A spokeswoman for Hawley dismissed the group’s effort in a statement Friday: “We expect Claire McCaskill and her team will be as effective with this campaign as they were with the last. They wasted more than $60 million in 2018 — and lost — after Missourians rejected Claire McCaskill’s failed liberal policies.”
Fellow senators propose action on both Hawley and Cruz, including removing them via 14th Amendment
From calls to censure Hawley and Cruz to expelling the pair from the Senate outright, the two have faced a serious outcry from fellow lawmakers since the insurrection.
If the two do not resign voluntarily, Democratic Senators Sheldon Whitehouse, who represents Rhode Island, and Sherrod Brown, who represents Ohio, have called for the two to be expelled, according to The Hill.
According to the publication, Democratic aides have said there is “a discussion about censuring” Hawley and Cruz “for helping to incite protesters.”
“More and more Democratic caucus members are willing to vote yes on a censure resolution,” one Senate aide told The Hill.
Though a Senate censure is less serious than an outright expulsion, it is a “formal statement of disapproval ... that can have a powerful psychological effect on a member and his/her relationships in the Senate.”
It would require a majority vote to pass.
Whitehouse, a senior member of the Senate Judiciary Committee, also said in a statement that Cruz, Hawley, and Wisconsin Senator Ron Johnson “need to be off all relevant committees reviewing” the riot at the Capitol “until the investigation of their role is complete.”
“The Senate will need to conduct security review of what happened and what went wrong, likely through the Rules, Homeland, and Judiciary Committees,” Whitehouse said. “The Senate Ethics Committee also must consider the expulsion, or censure and punishment, of Senators Cruz, Hawley, and perhaps others.”

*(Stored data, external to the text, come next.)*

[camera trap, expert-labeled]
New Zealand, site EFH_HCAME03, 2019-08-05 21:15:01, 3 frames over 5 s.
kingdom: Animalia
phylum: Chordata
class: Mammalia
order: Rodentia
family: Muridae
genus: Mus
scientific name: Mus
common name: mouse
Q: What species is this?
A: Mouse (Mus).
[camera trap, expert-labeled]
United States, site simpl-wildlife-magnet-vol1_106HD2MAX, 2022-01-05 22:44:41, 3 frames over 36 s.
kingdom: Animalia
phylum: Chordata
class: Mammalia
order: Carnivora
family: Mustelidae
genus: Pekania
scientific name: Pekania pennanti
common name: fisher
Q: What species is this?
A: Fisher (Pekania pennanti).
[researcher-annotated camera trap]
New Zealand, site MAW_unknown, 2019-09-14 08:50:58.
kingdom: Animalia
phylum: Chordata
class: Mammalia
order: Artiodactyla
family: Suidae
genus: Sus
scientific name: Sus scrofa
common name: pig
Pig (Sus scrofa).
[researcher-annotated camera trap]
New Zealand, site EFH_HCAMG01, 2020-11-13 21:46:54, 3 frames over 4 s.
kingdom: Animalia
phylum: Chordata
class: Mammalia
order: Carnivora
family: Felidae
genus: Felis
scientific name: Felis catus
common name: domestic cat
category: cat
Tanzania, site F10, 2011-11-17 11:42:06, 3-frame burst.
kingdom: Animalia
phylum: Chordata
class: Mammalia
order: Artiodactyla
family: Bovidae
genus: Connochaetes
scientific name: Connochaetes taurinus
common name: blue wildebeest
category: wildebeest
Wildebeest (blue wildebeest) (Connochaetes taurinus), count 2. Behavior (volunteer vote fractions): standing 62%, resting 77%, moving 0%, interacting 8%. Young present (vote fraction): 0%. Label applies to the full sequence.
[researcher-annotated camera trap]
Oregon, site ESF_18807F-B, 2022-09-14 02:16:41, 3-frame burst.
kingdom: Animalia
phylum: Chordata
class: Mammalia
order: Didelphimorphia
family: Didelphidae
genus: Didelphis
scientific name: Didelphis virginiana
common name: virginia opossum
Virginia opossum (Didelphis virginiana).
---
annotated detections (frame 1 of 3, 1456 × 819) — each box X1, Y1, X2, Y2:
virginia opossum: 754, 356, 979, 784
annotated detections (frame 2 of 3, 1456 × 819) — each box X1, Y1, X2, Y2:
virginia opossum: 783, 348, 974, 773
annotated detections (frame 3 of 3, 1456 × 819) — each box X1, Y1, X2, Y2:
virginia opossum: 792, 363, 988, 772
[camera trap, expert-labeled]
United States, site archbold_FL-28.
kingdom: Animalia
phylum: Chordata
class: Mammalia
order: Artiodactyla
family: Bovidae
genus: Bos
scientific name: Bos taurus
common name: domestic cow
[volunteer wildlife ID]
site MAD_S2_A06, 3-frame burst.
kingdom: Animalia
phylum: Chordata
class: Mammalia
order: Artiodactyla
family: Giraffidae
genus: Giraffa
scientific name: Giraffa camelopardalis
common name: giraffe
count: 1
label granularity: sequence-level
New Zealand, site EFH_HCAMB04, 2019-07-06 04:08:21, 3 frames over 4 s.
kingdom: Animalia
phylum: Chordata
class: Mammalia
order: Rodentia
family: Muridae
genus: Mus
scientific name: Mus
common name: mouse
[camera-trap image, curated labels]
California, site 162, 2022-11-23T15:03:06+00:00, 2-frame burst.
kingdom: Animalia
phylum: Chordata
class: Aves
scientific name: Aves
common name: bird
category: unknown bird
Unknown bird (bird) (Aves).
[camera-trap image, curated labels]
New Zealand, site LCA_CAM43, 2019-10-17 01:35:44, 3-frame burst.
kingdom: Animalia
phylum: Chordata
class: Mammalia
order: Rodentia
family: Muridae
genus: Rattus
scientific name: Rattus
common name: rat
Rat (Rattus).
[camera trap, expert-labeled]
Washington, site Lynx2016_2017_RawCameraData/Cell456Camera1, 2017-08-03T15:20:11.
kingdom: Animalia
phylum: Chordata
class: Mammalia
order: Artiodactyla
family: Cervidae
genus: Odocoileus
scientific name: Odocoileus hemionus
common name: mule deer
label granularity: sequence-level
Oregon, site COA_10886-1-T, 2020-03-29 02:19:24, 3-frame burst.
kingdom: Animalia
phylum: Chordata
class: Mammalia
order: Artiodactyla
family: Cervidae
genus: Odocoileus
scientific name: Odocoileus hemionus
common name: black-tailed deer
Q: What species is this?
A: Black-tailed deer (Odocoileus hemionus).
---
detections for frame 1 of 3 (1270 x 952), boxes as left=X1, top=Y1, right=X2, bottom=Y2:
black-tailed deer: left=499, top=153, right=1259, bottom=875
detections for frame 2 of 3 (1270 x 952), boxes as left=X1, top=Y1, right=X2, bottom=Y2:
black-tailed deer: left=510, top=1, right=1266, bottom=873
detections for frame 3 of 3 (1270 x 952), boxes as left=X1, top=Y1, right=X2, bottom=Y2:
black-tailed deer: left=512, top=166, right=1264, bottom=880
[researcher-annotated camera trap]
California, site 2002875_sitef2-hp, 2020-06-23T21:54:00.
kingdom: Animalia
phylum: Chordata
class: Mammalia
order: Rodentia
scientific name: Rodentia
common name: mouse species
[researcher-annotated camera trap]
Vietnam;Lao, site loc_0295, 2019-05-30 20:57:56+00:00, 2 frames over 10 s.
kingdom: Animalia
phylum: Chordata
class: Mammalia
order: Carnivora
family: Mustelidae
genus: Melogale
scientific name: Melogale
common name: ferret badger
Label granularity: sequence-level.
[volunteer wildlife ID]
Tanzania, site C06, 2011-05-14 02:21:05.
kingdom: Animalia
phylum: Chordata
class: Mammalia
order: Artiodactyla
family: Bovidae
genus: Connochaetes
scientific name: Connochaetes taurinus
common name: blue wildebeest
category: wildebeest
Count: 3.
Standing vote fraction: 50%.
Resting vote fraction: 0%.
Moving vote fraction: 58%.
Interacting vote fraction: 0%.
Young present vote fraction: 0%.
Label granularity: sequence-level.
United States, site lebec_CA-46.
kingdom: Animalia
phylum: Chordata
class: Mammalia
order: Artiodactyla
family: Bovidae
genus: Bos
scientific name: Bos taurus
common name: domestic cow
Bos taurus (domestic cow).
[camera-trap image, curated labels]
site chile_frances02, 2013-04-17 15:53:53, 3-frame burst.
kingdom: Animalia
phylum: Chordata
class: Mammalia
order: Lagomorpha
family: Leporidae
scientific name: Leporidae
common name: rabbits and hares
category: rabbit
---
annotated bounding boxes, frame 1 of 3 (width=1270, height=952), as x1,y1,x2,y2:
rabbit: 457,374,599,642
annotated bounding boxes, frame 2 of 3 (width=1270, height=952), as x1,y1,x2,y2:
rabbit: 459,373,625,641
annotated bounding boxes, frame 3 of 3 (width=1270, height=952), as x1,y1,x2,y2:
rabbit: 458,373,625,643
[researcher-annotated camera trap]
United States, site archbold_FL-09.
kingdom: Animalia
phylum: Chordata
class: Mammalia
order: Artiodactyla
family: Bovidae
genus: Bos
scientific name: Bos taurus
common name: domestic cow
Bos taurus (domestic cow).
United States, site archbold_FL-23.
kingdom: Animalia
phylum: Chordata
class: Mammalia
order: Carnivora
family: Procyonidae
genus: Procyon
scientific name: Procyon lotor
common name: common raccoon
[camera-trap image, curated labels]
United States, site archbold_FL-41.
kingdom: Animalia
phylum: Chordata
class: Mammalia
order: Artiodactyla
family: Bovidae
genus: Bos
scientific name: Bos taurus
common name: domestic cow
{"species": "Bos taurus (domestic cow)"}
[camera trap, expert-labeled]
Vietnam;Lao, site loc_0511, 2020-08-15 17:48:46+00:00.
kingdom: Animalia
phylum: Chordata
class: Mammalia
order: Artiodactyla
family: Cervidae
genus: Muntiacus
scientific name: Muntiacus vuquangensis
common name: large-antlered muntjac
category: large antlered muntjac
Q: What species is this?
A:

West Virginia Democrat Joe Manchin said Friday night on PBS’s “Firing Line” that the Senate should consider removing both Hawley and Cruz via the 14 Amendment.
“That should be a consideration,” Manchin said. “He understands that. Ted’s a very bright individual, and I get along fine with Ted, but what he did was totally outside of the realm of our responsibilities or our privileges.”
Section three of the 14th Amendment states that no person shall hold office who, having previously taken an oath, “shall have engaged in insurrection or rebellion against the same, or given aid or comfort to the enemies thereof. But Congress may by a vote of two-thirds of each House, remove such disability.”